L’AFDEL, Association Française des Editeurs de Logiciels, s’est penchée sur le grave problème de désindustrialisation de la France. Elle a rendu un rapport paru en début d’année 2012, apportant ainsi vingt propositions précises grâce à l’apport de l’économie numérique. Voici ce rapport, divisé en trois parties distinctes, pour une lecture plus aisée.
Patrick Bertrand, Président, déclare : « Dans la crise sans doute durable que nous traversons, il est devenu essentiel d’identifier les remèdes structurants au déclin de notre économie sur la scène mondiale. Les candidats à l’élection présidentielle de 2012 ont compris que la réindustrialisation de notre pays doit être le moteur de toute politique économique efficace. Le dynamisme de la France est en jeu, sa créativité et sa capacité à offrir aux jeunes générations un emploi d’avenir.
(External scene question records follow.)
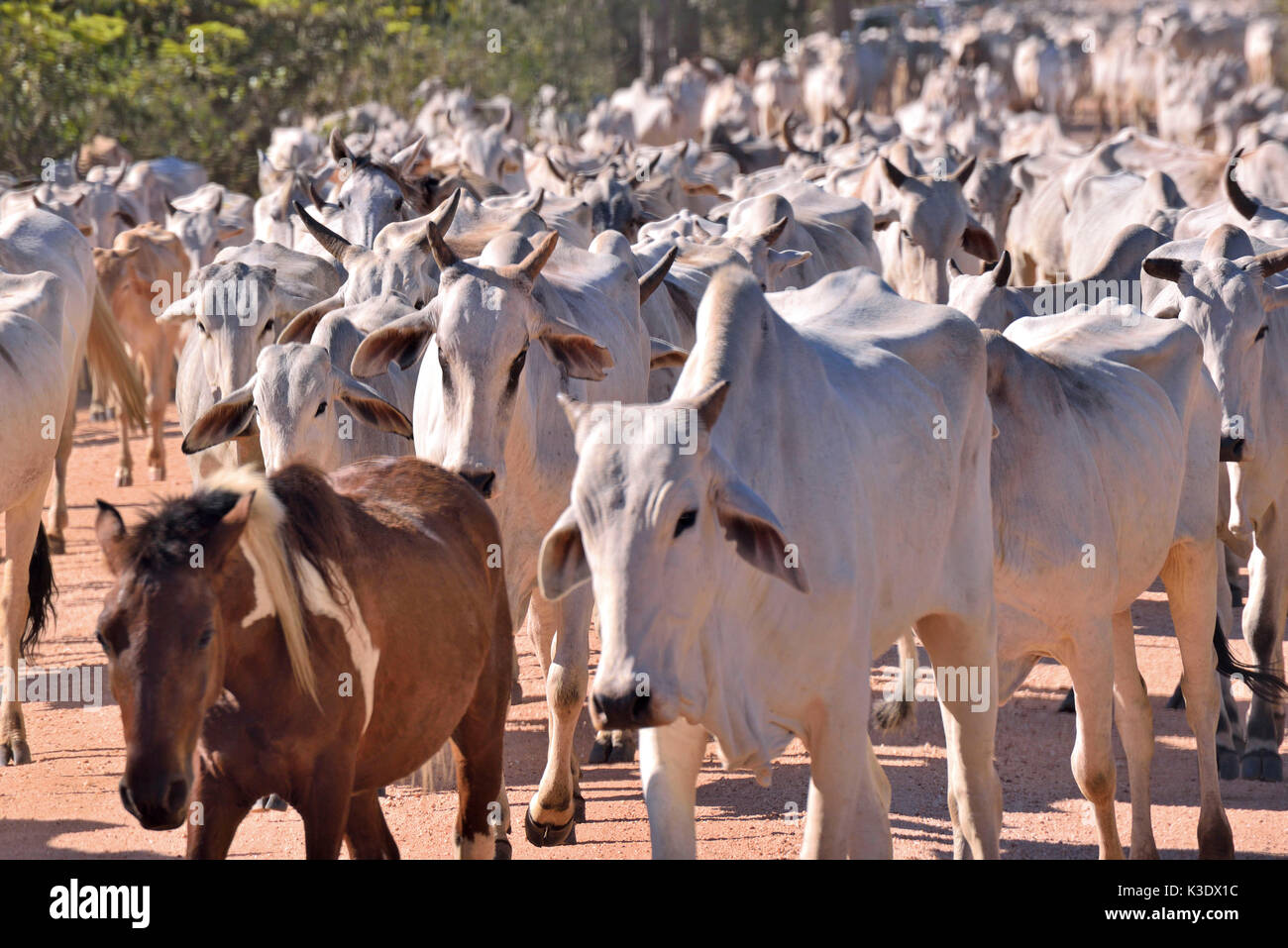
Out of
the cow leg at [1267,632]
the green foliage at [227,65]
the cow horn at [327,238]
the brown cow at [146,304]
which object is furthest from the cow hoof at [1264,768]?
the green foliage at [227,65]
L’économie du numérique constitue un puissant levier de croissance et de productivité, en tant que telle bien sûr, mais surtout pour l’industrie et les services dans leur ensemble. Nous souhaitons donc ici proposer des pistes d’action qui pourraient aider notre pays à rattraper demain son retard dans la digitalisation en cours de notre économie. Ils se résument en trois axes qui doivent converger : cap sur les PME, cap sur l’innovation, cap sur le numérique ! Pour répondre à l’enjeu essentiel : la compétitivité de notre économie et de nos entreprises. »
Préambule
==> Cap sur le Numérique
La France accuse un retard conséquent, elle n’occupe que le 21e rang mondial de l’adoption des Tics selon le Digital Ranking publié par The Economist. Une réalité qui se paie en points de PIB car l’économie numérique croît deux fois plus que le reste de l’économie et alors que les nouvelles technologies sont aujourd’hui le principal levier de productivité des économies traditionnelles. Nous vivons en effet une mutation de notre économie vers une économie devenue digitale. Le numérique est aujourd’hui le principal relais de croissance des industries traditionnelles qui améliorent leurs process de production, leurs produits et leurs services grâce au numérique. Certains pays ont bien appréhendé ces nouveaux challenges et on peut constater l’excellence des pays scandinaves dans les domaines numériques, le leadership asiatique de Taïwan, de la Corée du Sud et du Japon aux côtés d’Israël et des États-Unis. Ces challenges ne peuvent se relever sans une diffusion accélérée des usages qui implique que les infrastructures progressent à la même vitesse.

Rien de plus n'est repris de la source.